一流のビジネスパーソンと共に働き、また、ドイツ国民の中で生活し、自身の働き方にも大いに影響を受けるなどし……そうした経験を通じて、そのヒントをつかみました。
OECD(経済協力開発機構)の2018年のデータによると、日本の1人当たり年間総実労働時間は1680時間。ドイツは1363時間で、317時間も日本より少なくなっています。1日8時間労働で換算すると、日本は1年で約40日間もドイツより多く働いていることになるのです。
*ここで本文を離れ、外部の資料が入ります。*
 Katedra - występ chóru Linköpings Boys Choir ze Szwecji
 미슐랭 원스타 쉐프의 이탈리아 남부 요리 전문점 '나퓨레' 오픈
ただ、1680時間は年間平均休暇日数を120日で計算した場合(1680時間÷245日=6.86時間/日)、1日平均7時間弱の労働ということになりますので、「1680時間」にはサービス残業の時間が含まれていないことにも注意が必要です。実際には、3000時間を超える人も多いと言われています。
さらに、「国内総生産(GDP)」は、日本は3位でドイツは4位ですが、「1人当たり名目国内総生産(GDP)」になると、世界の中で日本は24位、ドイツは10位と順位が逆転します(2019年/ OECD Data)。つまり、日本はドイツより長時間労働をして、ドイツより1人当たりが生み出すGDPは低いのです……。